◆ Goal
Output every line of the items below as a JSON list of strings, with one string per line and blank lines skipped. Leave the pictures out of the answer.

An excerpt from a dataset:
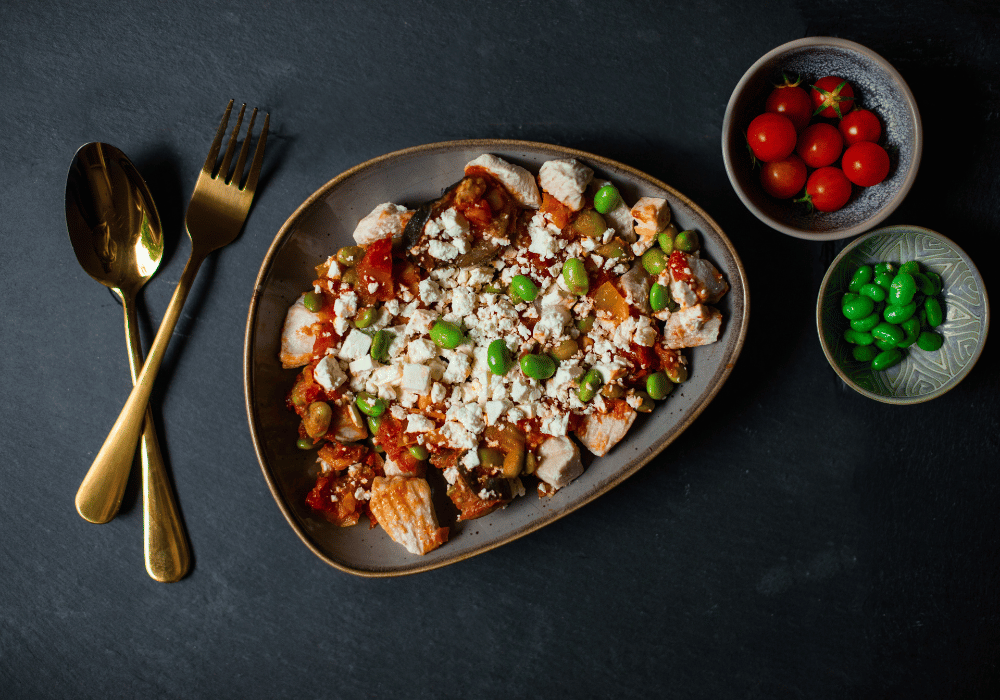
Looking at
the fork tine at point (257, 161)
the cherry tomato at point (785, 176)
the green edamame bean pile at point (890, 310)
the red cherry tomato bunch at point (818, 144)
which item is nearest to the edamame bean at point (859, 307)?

◆ Task answer
[
  "Looking at",
  "the fork tine at point (257, 161)",
  "the cherry tomato at point (785, 176)",
  "the green edamame bean pile at point (890, 310)",
  "the red cherry tomato bunch at point (818, 144)",
  "which item is nearest to the edamame bean at point (859, 307)?"
]